_Record excerpts_:
-------

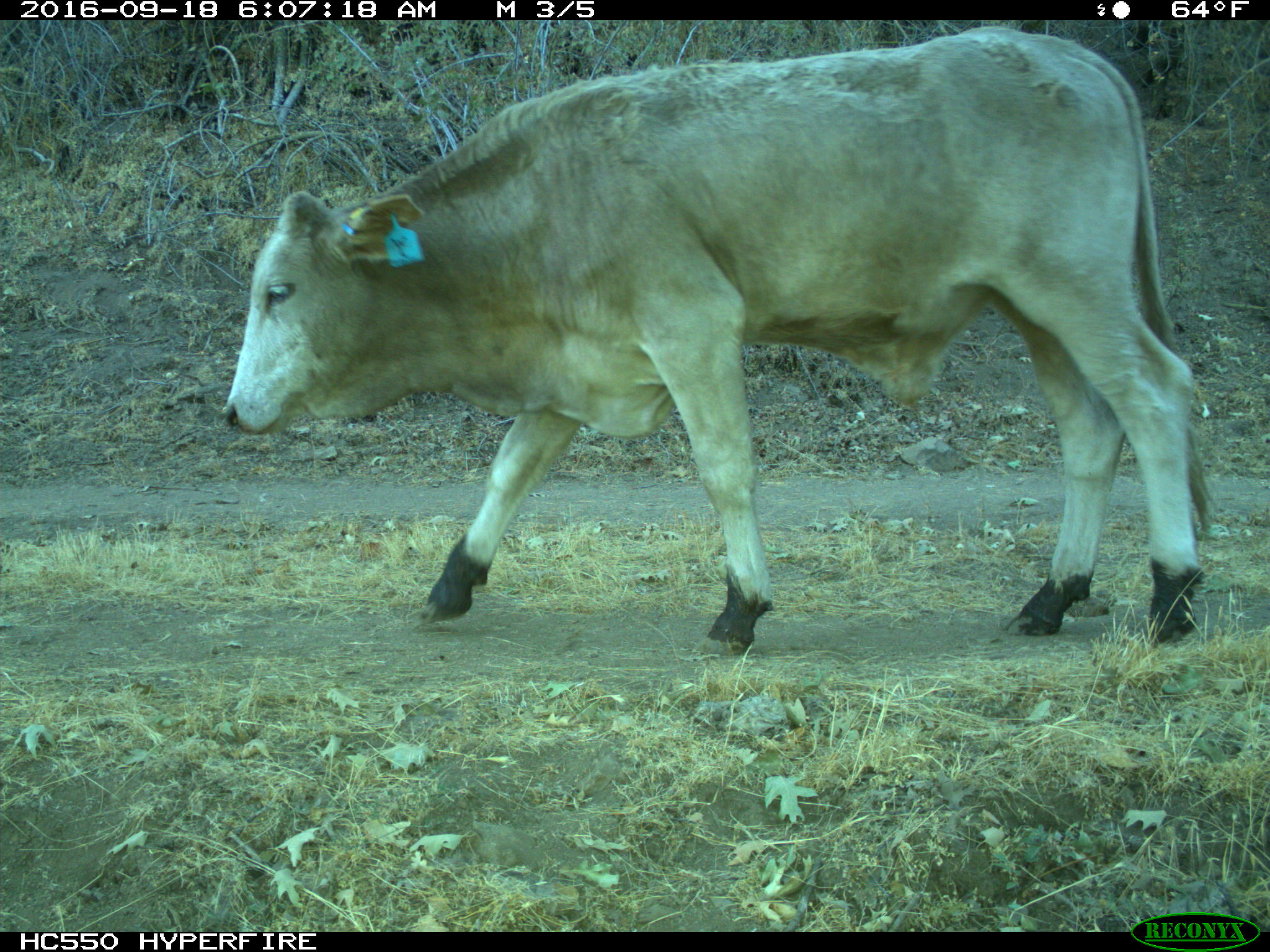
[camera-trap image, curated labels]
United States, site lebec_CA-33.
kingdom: Animalia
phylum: Chordata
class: Mammalia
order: Artiodactyla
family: Bovidae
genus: Bos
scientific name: Bos taurus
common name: domestic cow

-------

_Directions_:
Restate the records in full and word for word, but keep the pictures out.

_Output of the task_:
[camera-trap image, curated labels]
United States, site lebec_CA-33.
kingdom: Animalia
phylum: Chordata
class: Mammalia
order: Artiodactyla
family: Bovidae
genus: Bos
scientific name: Bos taurus
common name: domestic cow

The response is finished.